─── RECORDED DATA ───
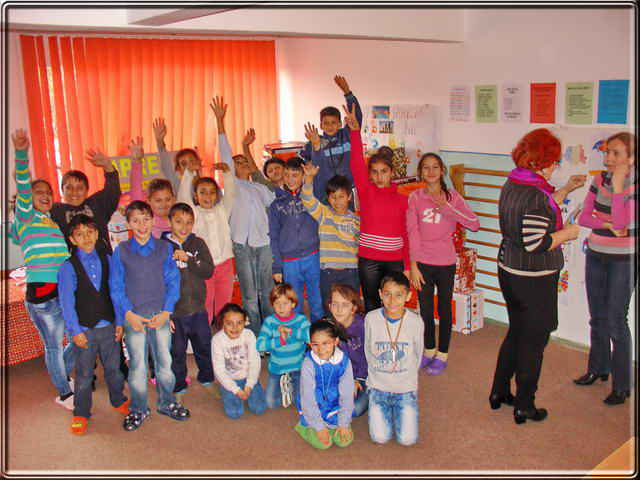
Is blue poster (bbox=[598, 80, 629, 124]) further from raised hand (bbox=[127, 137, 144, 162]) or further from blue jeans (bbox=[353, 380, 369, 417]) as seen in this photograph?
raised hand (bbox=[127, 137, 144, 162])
───
─── RECORDED DATA ───
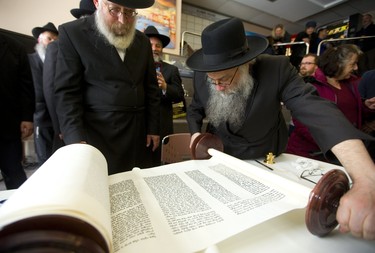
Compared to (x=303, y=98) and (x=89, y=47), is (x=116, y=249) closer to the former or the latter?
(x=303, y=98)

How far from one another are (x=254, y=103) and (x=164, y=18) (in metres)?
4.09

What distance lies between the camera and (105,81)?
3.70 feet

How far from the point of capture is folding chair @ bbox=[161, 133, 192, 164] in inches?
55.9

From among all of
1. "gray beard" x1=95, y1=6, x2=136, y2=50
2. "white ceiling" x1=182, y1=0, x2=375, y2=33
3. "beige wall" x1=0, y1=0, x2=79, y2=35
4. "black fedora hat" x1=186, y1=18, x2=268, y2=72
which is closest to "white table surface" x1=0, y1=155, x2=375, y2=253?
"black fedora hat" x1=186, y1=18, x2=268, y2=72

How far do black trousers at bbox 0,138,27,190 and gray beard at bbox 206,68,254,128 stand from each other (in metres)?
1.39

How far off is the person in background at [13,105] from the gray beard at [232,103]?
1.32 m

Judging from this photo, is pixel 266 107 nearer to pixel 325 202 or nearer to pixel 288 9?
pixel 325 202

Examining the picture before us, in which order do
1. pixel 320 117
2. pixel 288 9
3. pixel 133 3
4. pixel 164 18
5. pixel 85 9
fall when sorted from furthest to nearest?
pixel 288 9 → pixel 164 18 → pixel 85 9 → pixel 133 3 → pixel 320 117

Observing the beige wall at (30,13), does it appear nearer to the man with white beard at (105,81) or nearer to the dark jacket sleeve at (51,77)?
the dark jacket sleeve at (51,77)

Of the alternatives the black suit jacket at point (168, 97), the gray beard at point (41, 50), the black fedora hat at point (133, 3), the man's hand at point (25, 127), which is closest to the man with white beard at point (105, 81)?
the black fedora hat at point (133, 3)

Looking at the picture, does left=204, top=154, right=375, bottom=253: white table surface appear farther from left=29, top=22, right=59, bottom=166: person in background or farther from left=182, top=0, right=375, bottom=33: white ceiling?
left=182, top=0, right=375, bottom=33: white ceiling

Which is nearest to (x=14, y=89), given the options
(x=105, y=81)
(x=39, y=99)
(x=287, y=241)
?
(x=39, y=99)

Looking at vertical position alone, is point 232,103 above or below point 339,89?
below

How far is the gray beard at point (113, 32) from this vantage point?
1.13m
───
─── RECORDED DATA ───
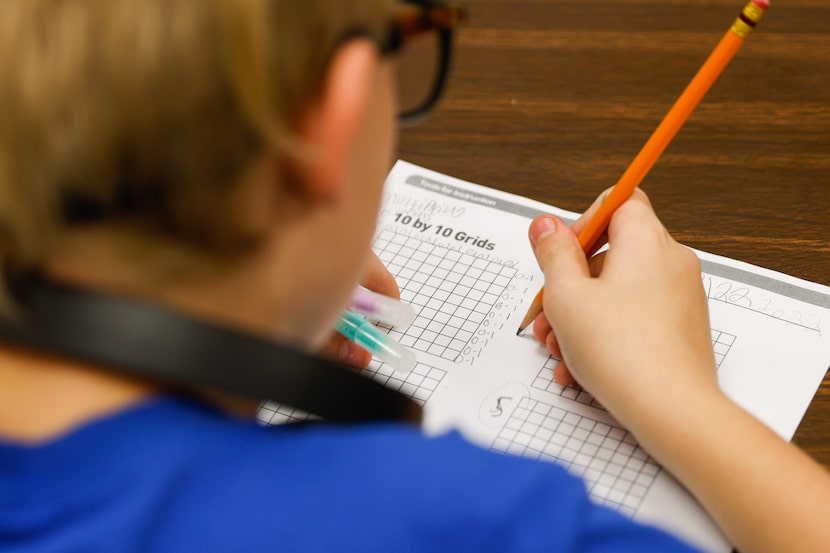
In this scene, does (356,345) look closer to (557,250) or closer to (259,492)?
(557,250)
───
Rewrite the lines between the one holding "How far from one" and the one holding "pixel 288 9 →", inclusive, swapping "gray beard" for "white beard" and leaving everything else unchanged.

OUTPUT OF THE EXERCISE:
How far from one another are (x=254, y=103) and (x=164, y=18) (in metres)?
4.09

What distance lies between the camera and (105,81)?
3.70 feet

How far from the point of capture is folding chair @ bbox=[161, 133, 192, 164] in inches?
55.9

From among all of
1. "white beard" x1=95, y1=6, x2=136, y2=50
2. "white ceiling" x1=182, y1=0, x2=375, y2=33
3. "beige wall" x1=0, y1=0, x2=79, y2=35
4. "black fedora hat" x1=186, y1=18, x2=268, y2=72
which is closest to "white table surface" x1=0, y1=155, x2=375, y2=253?
"black fedora hat" x1=186, y1=18, x2=268, y2=72

How far do black trousers at bbox 0,138,27,190 and white beard at bbox 206,68,254,128 stand from each other (in metres)?
1.39

How far off is the person in background at [13,105] from the white beard at [232,103]?
1.32 m

Judging from this photo, is pixel 266 107 nearer to pixel 325 202 or nearer to pixel 288 9?
pixel 325 202

Examining the picture before us, in which order do
1. pixel 320 117
2. pixel 288 9
3. pixel 133 3
4. pixel 164 18
5. pixel 85 9
fall when sorted from furthest to nearest?
pixel 288 9 → pixel 164 18 → pixel 85 9 → pixel 133 3 → pixel 320 117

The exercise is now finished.